#### Raw data
● ● ● ● ●

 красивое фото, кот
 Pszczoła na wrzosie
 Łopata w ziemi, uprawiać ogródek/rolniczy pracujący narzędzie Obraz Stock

● ● ● ● ●

#### Aim of the exercise
Write out all the material exactly.

#### Task answer
 красивое фото, кот
 Pszczoła na wrzosie
 Łopata w ziemi, uprawiać ogródek/rolniczy pracujący narzędzie Obraz Stock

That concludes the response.